Repeat every record below exactly, omitting any pictures.

◆ Lines of data

===============

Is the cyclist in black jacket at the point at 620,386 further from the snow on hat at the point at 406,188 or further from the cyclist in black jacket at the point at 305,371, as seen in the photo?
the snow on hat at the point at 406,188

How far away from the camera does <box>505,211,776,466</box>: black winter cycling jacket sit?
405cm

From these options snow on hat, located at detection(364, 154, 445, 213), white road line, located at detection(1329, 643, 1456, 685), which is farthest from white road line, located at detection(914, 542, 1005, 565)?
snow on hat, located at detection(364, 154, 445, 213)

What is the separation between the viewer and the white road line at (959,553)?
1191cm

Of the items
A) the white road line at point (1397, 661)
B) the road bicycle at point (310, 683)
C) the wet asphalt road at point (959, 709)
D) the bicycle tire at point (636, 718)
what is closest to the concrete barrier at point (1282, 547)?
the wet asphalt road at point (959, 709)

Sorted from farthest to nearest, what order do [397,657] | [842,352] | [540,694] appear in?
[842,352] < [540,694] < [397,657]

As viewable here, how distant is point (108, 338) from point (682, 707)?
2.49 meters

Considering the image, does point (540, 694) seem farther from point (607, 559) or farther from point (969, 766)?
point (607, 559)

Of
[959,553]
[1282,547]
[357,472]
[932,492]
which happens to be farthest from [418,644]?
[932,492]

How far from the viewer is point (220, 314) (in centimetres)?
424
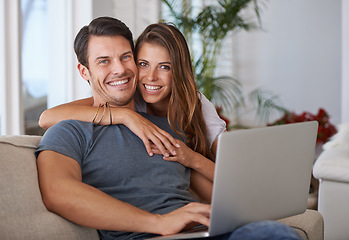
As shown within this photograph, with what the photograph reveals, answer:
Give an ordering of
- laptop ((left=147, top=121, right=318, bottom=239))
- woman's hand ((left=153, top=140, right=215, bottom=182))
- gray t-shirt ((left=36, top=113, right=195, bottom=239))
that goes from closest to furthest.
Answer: laptop ((left=147, top=121, right=318, bottom=239)), gray t-shirt ((left=36, top=113, right=195, bottom=239)), woman's hand ((left=153, top=140, right=215, bottom=182))

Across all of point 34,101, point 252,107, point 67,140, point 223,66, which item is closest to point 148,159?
point 67,140

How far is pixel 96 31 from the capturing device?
1.68 meters

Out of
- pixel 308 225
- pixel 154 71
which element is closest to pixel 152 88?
pixel 154 71

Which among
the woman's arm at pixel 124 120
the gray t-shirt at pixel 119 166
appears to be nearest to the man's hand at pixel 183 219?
the gray t-shirt at pixel 119 166

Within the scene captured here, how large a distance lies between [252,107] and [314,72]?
92 cm

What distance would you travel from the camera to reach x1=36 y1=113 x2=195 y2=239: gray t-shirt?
147 centimetres

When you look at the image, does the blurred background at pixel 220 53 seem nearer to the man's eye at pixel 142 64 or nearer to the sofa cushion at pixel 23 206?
the man's eye at pixel 142 64

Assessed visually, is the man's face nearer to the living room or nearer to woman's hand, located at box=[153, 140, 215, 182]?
woman's hand, located at box=[153, 140, 215, 182]

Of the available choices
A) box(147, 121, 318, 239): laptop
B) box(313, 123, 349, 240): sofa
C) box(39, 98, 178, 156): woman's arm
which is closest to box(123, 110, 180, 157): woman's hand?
box(39, 98, 178, 156): woman's arm

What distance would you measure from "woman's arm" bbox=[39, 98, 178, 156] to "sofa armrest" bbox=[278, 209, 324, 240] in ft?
1.69

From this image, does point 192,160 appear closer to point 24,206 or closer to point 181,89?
point 181,89

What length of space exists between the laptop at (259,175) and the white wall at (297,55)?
443 cm

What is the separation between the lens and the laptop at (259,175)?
44.1 inches

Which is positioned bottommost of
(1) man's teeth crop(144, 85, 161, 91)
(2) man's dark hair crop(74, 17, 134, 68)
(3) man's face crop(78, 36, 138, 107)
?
(1) man's teeth crop(144, 85, 161, 91)
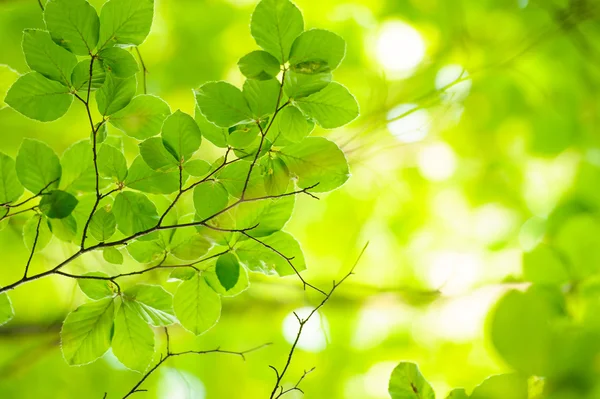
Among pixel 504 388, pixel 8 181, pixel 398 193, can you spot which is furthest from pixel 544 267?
pixel 398 193

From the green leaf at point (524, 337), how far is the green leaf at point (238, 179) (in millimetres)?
362

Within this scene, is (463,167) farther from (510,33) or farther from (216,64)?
(216,64)

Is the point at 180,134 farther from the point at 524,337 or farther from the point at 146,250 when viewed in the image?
the point at 524,337

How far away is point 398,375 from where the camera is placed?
67cm

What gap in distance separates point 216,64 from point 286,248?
194 centimetres

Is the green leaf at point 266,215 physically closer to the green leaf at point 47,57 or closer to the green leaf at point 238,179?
the green leaf at point 238,179

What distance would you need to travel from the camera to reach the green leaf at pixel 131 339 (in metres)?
0.72

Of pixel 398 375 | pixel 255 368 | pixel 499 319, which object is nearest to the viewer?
pixel 499 319

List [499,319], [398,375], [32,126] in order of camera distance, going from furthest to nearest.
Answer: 1. [32,126]
2. [398,375]
3. [499,319]

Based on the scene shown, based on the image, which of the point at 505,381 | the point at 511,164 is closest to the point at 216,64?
the point at 511,164

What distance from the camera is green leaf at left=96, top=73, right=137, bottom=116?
2.17 feet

===============

◆ Output below
Is the cyclist in black jacket at the point at 620,386 further from the snow on hat at the point at 406,188 or further from the cyclist in black jacket at the point at 305,371, as seen in the photo?
the snow on hat at the point at 406,188

How far away from the camera does <box>505,211,776,466</box>: black winter cycling jacket sit?
405cm

From these options snow on hat, located at detection(364, 154, 445, 213), white road line, located at detection(1329, 643, 1456, 685), which is farthest from white road line, located at detection(914, 542, 1005, 565)?
snow on hat, located at detection(364, 154, 445, 213)

What is the separation between the viewer and the white road line at (959,553)?
1191cm

Of the items
A) the white road line at point (1397, 661)
B) the road bicycle at point (310, 683)
C) the wet asphalt road at point (959, 709)
D) the bicycle tire at point (636, 718)
what is closest to the concrete barrier at point (1282, 547)?
the wet asphalt road at point (959, 709)

Sorted from farthest to nearest, what order do [397,657] | [842,352] | [540,694] appear in?
[842,352] < [540,694] < [397,657]

As viewable here, how distant is point (108, 338) from point (682, 707)?
2.49 meters

Considering the image, does point (540, 694) seem farther from point (607, 559) or farther from point (969, 766)?
point (607, 559)

Of
[959,553]
[1282,547]
[357,472]
[932,492]
which happens to be farthest from [418,644]?
[932,492]

How far from the viewer is point (220, 314) (in centimetres)?
424
As shown within this photograph, with what the photograph reveals, answer:
Give an ordering of
- laptop ((left=147, top=121, right=318, bottom=239))
- woman's hand ((left=153, top=140, right=215, bottom=182))
- gray t-shirt ((left=36, top=113, right=195, bottom=239))
that goes from closest to furthest.
Answer: laptop ((left=147, top=121, right=318, bottom=239)), gray t-shirt ((left=36, top=113, right=195, bottom=239)), woman's hand ((left=153, top=140, right=215, bottom=182))

Across all of point 34,101, point 252,107, point 67,140, point 223,66, which item is closest to point 148,159?
point 67,140

How far is pixel 96 31 from the capturing device?
1.68 meters

Out of
- pixel 308 225
- pixel 154 71
which element is closest to pixel 152 88?
pixel 154 71

Which among
the woman's arm at pixel 124 120
the gray t-shirt at pixel 119 166
appears to be nearest to the man's hand at pixel 183 219?
the gray t-shirt at pixel 119 166

Within the scene captured here, how large a distance lies between [252,107] and [314,72]?
92 cm

What distance would you travel from the camera to reach x1=36 y1=113 x2=195 y2=239: gray t-shirt?
147 centimetres

When you look at the image, does the blurred background at pixel 220 53 seem nearer to the man's eye at pixel 142 64 or nearer to the sofa cushion at pixel 23 206?
the man's eye at pixel 142 64

Assessed visually, is the man's face nearer to the living room or nearer to woman's hand, located at box=[153, 140, 215, 182]?
woman's hand, located at box=[153, 140, 215, 182]

Of the available choices
A) box(147, 121, 318, 239): laptop
B) box(313, 123, 349, 240): sofa
C) box(39, 98, 178, 156): woman's arm
which is closest to box(123, 110, 180, 157): woman's hand?
box(39, 98, 178, 156): woman's arm

What distance would you measure from "woman's arm" bbox=[39, 98, 178, 156] to "sofa armrest" bbox=[278, 209, 324, 240] in ft?
1.69

From this image, does point 192,160 appear closer to point 24,206 or closer to point 181,89?
point 181,89

What length of space exists between the laptop at (259,175) and the white wall at (297,55)?
443 cm

What is the separation between the lens and the laptop at (259,175)?
44.1 inches

Which is positioned bottommost of
(1) man's teeth crop(144, 85, 161, 91)
(2) man's dark hair crop(74, 17, 134, 68)
(3) man's face crop(78, 36, 138, 107)
?
(1) man's teeth crop(144, 85, 161, 91)
Among pixel 504 388, pixel 8 181, pixel 398 193, can you spot which is furthest from pixel 544 267?
pixel 398 193

From the green leaf at point (524, 337), how far is the green leaf at point (238, 179) (in millimetres)?
362

Within this scene, is (463,167) farther from (510,33) or farther from (216,64)?
(216,64)

Is the point at 180,134 farther from the point at 524,337 or farther from the point at 146,250 when viewed in the image?
the point at 524,337

How far away is point 398,375 from where the camera is placed?
67cm

What gap in distance separates point 216,64 from point 286,248?
194 centimetres

Is the green leaf at point 266,215 physically closer to the green leaf at point 47,57 or closer to the green leaf at point 238,179?
the green leaf at point 238,179

What distance would you need to travel from the camera to reach the green leaf at pixel 131 339 (in metres)?
0.72

Of pixel 398 375 | pixel 255 368 | pixel 499 319, which object is nearest to the viewer?
pixel 499 319

List [499,319], [398,375], [32,126] in order of camera distance, going from furthest to nearest.
Answer: 1. [32,126]
2. [398,375]
3. [499,319]

Based on the scene shown, based on the image, which of the point at 505,381 | the point at 511,164 is closest to the point at 216,64?
the point at 511,164

What distance from the camera is green leaf at left=96, top=73, right=137, bottom=116?
2.17 feet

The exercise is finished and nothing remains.